Canadians Geoff Gray, Antony Auclair to play in East-West Shrine game

Gray, Auclair to play in Shrine game

Geoff Gray is looking to register a rare double.

On Saturday, he’ll become the first Manitoba Bisons offensive lineman to participate in the East-West Shrine game, U.S. college football’s longest-running all-star contest, at Tropicana Field. The school has sent four other players to the game but all were defensive linemen with three — Israel Idonije, Evan Gill and David Onyemata — going on to play professionally.

Following a similar path would make the six-foot-six, 310-pound Gray the first Bisons offensive lineman to play professionally after appearing in the East-West Shrine game. The 22-year-old Winnipeg native would appear to be a solid bet, having garnered NFL interest this week in St. Petersburg, Fla., after finishing the season as the CFL scouting bureau’s fifth-ranked prospect for this year’s draft.

“It all just depends,” Gray said via telephone from Florida. “I don’t really have a whole lot of control over it.

“I just want to show scouts through this that I’m improving . . . that’s what I control.”

Gray will play on the West team that’s coached by George Edwards, the Minnesota Vikings defensive co-ordinator. Antony Auclair, a tight end with Vanier Cup-champion Laval, will suit up for the East squad headed up by Brentson Buckner, an Arizona Cardinals assistant coach.

The six-foot-six, 254-pound Auclair, of Notre-Dame-des-Pins, Que., is the second-ranked prospect for this year’s CFL draft.

Gray was a Canadian university first-team all-star as well as a Canada West all-star and its top lineman this year. Manitoba’s offence averaged 34.5 points, 487.1 total yards and 333.1 yards passing per game.

Gray has also been durable at Manitoba, having never missed a game. He’s started 30-of-32 regular-season contests plus six playoff encounters and played both guard and tackle over his collegiate career.

Gray also had to show this week he can adapt to American football.
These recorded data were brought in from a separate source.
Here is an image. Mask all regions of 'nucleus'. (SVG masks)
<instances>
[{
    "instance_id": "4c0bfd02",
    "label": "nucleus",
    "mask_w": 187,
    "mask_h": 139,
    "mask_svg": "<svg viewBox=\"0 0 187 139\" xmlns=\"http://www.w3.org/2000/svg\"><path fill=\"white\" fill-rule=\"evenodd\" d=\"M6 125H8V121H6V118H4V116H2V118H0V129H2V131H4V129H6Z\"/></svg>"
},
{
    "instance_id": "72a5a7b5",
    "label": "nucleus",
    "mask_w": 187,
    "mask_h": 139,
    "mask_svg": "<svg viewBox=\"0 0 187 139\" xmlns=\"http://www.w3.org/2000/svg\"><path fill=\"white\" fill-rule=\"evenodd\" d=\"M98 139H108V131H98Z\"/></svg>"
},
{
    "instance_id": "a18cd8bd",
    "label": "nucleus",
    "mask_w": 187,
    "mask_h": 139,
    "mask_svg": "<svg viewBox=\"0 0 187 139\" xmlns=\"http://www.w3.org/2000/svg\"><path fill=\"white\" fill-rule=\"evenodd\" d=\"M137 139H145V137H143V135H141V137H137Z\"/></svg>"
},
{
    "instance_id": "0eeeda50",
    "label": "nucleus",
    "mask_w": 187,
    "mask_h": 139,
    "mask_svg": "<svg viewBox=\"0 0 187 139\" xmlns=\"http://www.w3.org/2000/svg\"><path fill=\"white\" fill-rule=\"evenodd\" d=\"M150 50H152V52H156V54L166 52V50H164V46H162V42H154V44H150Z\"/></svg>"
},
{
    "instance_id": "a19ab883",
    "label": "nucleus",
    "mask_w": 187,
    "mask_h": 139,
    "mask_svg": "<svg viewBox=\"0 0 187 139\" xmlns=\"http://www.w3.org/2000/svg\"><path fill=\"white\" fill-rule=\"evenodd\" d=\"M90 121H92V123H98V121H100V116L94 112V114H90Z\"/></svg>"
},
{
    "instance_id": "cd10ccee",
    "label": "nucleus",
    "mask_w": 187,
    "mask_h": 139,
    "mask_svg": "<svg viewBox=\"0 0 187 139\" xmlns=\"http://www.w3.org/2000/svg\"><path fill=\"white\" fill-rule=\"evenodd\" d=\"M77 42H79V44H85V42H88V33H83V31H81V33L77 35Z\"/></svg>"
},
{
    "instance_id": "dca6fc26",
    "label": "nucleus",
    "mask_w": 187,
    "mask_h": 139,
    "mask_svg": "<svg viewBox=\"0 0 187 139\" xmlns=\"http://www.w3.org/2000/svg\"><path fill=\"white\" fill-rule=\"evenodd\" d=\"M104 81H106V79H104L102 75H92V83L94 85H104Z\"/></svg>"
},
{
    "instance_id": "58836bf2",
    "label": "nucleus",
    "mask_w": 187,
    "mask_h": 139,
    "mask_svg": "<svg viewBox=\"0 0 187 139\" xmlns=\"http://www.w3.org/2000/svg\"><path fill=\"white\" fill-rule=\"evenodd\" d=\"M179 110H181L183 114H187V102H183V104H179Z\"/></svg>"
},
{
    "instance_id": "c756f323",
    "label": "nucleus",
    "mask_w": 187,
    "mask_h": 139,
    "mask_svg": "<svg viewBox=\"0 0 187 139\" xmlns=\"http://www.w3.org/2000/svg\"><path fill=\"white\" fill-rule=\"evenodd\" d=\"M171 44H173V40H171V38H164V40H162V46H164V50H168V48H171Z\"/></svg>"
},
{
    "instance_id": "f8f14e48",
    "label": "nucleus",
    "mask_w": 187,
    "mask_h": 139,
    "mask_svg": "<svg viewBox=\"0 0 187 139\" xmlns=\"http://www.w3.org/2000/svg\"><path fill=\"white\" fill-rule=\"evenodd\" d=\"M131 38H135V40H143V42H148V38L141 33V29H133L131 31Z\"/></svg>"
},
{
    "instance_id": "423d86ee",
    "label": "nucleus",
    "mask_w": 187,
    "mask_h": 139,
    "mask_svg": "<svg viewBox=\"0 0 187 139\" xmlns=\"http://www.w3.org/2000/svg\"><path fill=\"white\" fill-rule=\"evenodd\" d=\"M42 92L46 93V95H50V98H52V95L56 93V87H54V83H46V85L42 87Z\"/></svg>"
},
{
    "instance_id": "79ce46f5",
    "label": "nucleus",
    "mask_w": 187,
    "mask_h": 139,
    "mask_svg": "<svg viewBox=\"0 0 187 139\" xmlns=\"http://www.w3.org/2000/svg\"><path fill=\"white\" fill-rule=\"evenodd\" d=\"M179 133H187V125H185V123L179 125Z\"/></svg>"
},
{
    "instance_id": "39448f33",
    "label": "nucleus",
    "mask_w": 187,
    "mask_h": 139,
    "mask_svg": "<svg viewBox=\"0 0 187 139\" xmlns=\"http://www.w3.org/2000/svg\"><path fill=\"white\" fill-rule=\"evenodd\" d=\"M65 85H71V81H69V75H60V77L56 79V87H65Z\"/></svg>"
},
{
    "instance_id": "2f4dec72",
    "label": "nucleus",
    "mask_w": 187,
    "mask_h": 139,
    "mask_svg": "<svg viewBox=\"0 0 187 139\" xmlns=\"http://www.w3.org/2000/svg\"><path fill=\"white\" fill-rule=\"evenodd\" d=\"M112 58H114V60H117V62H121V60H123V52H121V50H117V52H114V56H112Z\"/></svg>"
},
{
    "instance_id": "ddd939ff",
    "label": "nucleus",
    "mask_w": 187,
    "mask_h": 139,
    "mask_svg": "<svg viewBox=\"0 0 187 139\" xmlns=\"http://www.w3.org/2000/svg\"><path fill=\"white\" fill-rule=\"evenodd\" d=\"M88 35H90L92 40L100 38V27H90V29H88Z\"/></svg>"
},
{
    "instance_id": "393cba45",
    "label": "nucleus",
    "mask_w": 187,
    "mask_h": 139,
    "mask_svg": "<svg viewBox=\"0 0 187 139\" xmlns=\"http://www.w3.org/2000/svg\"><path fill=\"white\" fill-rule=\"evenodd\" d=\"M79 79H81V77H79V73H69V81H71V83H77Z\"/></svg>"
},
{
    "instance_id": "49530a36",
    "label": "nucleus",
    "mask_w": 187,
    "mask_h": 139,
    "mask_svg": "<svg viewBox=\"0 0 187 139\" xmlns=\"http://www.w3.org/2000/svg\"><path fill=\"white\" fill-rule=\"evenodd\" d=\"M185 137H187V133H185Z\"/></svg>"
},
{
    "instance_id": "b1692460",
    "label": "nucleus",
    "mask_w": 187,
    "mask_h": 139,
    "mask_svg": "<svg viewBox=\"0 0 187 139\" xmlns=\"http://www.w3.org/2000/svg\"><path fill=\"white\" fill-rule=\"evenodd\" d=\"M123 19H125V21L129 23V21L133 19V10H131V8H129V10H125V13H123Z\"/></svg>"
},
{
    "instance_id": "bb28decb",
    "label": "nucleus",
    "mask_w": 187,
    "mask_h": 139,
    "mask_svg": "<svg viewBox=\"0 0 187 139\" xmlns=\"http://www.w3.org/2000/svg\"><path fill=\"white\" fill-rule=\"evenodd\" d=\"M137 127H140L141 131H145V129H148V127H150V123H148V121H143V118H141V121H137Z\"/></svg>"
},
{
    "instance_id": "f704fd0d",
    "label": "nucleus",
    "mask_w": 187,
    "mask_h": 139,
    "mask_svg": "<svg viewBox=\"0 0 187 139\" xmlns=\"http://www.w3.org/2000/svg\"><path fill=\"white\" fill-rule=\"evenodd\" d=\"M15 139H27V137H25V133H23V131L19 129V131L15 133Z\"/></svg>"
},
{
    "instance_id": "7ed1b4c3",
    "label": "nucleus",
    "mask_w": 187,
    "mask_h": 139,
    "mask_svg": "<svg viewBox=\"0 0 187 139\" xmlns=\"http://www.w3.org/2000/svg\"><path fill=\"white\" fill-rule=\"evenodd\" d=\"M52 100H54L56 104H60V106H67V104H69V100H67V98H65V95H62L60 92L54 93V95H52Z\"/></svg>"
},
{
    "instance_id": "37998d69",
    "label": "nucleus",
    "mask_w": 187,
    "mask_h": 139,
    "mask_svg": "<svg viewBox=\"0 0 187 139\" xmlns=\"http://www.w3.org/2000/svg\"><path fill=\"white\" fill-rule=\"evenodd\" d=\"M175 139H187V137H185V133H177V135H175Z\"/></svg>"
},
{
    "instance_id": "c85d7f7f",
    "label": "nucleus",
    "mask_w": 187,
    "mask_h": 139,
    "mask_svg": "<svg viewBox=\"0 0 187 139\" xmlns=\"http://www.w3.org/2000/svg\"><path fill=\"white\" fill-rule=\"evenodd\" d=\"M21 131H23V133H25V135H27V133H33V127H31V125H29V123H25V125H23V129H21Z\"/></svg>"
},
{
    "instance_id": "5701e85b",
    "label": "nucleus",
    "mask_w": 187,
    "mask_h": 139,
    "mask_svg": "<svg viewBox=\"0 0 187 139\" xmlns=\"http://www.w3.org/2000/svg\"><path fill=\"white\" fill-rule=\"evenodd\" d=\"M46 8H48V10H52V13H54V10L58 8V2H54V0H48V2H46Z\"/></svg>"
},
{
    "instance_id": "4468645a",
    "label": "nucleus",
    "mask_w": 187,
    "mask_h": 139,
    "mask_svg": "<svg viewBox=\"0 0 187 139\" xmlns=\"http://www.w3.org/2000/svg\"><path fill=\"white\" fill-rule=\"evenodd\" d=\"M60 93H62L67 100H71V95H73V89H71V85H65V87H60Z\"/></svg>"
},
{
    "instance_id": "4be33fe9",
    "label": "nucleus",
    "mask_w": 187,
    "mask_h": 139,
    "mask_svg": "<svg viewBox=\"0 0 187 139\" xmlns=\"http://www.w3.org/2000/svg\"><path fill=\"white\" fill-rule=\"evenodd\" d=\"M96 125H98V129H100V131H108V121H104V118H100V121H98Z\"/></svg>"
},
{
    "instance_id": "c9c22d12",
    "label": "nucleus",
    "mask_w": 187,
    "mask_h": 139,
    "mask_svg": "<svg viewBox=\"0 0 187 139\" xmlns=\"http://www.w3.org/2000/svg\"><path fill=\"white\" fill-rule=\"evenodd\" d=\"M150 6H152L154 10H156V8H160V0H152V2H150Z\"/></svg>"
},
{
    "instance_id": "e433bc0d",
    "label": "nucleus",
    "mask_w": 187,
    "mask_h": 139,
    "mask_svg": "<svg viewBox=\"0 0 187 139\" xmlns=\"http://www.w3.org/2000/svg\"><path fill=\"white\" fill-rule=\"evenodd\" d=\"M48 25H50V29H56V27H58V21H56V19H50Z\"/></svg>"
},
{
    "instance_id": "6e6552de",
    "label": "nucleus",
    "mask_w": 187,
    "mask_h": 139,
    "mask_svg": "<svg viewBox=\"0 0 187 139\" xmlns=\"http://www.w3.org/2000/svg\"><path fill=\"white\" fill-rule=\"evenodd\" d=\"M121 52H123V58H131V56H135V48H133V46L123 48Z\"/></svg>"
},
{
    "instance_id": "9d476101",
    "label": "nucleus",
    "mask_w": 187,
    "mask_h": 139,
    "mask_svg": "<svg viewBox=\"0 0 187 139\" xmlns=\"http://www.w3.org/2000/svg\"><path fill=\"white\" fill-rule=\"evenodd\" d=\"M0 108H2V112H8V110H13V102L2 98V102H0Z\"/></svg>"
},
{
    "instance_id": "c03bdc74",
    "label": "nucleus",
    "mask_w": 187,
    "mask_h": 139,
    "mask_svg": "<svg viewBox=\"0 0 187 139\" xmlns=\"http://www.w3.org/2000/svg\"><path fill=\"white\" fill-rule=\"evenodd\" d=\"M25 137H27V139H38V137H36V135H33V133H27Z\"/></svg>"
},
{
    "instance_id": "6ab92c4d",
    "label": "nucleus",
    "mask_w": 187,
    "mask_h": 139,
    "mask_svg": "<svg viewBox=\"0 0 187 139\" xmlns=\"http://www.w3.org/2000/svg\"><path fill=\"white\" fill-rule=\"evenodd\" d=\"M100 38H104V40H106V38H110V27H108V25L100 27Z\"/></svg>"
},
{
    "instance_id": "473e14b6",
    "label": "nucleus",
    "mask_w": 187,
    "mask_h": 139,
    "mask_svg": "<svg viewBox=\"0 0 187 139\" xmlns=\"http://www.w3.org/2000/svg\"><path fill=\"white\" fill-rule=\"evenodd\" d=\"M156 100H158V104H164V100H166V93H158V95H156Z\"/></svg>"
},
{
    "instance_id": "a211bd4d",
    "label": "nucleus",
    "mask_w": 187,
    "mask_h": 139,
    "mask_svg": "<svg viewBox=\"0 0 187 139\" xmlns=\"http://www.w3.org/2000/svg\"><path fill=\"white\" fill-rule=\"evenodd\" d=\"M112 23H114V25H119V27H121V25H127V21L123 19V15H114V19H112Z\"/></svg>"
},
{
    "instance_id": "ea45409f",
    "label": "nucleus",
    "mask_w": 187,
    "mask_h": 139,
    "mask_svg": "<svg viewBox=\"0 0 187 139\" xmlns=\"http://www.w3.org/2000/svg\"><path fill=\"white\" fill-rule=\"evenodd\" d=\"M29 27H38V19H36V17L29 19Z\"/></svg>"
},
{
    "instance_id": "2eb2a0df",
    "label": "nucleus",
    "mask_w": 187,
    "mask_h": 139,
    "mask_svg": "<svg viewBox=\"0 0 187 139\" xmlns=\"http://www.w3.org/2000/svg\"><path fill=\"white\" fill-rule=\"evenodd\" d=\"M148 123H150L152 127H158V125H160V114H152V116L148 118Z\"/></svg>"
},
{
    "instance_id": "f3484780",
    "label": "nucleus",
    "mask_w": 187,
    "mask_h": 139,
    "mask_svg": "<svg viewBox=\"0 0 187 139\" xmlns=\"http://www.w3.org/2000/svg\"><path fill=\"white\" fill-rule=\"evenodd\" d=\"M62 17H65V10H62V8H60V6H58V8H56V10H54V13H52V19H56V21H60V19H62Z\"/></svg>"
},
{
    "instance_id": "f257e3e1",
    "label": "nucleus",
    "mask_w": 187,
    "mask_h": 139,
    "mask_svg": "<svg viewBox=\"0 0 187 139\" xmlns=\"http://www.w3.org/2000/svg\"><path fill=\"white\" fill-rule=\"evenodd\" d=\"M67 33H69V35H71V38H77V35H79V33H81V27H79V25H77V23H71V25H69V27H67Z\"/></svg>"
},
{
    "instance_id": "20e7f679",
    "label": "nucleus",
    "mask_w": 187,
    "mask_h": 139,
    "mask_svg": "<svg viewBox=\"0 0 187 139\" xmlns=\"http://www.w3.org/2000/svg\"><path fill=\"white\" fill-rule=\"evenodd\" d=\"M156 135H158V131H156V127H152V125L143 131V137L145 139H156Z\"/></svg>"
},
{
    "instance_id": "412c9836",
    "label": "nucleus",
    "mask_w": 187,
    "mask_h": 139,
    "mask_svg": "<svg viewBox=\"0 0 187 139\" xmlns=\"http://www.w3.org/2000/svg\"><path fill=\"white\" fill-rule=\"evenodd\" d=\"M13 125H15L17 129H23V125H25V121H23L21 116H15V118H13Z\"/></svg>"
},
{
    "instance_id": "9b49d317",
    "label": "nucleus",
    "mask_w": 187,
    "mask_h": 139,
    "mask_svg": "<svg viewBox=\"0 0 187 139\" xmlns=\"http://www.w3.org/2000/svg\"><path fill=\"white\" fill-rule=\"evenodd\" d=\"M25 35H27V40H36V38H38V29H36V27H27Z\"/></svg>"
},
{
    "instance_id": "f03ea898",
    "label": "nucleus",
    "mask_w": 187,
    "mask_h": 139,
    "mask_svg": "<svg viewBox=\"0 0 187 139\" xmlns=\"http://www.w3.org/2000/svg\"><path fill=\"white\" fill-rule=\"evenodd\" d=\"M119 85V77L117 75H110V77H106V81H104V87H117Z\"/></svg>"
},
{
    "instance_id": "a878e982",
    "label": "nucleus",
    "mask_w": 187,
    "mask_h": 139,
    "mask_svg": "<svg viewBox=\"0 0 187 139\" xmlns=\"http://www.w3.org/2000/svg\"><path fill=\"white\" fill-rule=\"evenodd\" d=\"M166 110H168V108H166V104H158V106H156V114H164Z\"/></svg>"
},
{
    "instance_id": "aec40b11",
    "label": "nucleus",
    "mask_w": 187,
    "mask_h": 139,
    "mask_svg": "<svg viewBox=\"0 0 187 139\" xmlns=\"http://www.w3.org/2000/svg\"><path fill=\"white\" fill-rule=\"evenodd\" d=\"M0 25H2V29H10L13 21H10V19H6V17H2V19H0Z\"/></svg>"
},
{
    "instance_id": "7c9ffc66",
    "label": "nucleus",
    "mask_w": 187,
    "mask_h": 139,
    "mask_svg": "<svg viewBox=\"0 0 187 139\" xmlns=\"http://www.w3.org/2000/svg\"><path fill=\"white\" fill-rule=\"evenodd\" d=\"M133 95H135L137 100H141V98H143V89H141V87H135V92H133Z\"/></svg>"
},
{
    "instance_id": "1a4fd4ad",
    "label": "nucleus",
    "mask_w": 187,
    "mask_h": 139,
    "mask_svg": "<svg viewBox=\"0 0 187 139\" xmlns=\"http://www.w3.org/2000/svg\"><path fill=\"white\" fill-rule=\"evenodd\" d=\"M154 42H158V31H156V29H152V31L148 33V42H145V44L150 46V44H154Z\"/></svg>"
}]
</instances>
He said the extra down and no yard off the ball have been the least of his challenges in practice.

“I don’t have a lot of experience in the American style of offence,” Gray said. “It’s one thing to know your assignment on paper but to then actually go and have a feel for the right angle and stuff like that takes time.

“The defence is responding to what the offence is doing and the offence is doing something different than what I’m used to. But I got better as the week went on, which is what I was looking for.”

Gray’s daily routine also included meeting with NFL officials and estimates he spoke to representatives of 15 different teams.

“There definitely are a few who were unsure of where you are in Canada while others had an idea about it,” Gray said. “I think we’ve got more recognition since Dave went through all this last year.”

The six-foot-three, 300-pound Onyemata attracted plenty of NFL interest last year. Seventeen clubs attended his pro day at Manitoba before the New Orleans Saints took Canadian university’s top lineman in the fourth round of the 2016 draft, making him the first Bisons player ever selected.

Ideally, Gray would like to earn an NFL shot and said he hasn’t felt overwhelmed physically this week going up against his American counterparts.

“I don’t feel in any way I’m athletically outmatched,” he said. “I think I have strength and power and play with a good body position and low pads for someone my height.

“I need more experience in American football and to improve some little technical issues that will come with time and experience. I feel good physically and like I fit there.”

Gray has simple goals for Saturday’s game.

“I’d like to just be able to be comfortable with what I’m doing and play fast,” he said. “I’d like to relax and go at it and see what happens and not be afraid to make mistakes.”

And that includes remembering he’s playing four-down football and not the Canadian game.

“We’ll see about the four downs in the game when I’m tired and start running off on second down,” Gray said with a chuckle. “But I haven’t had trouble with the downs yet.

“This has been a great experience, for sure. Going into last weekend some scouts weren’t necessarily too sure about what I could do but I definitely got more interest after practice Monday and as the week went on.”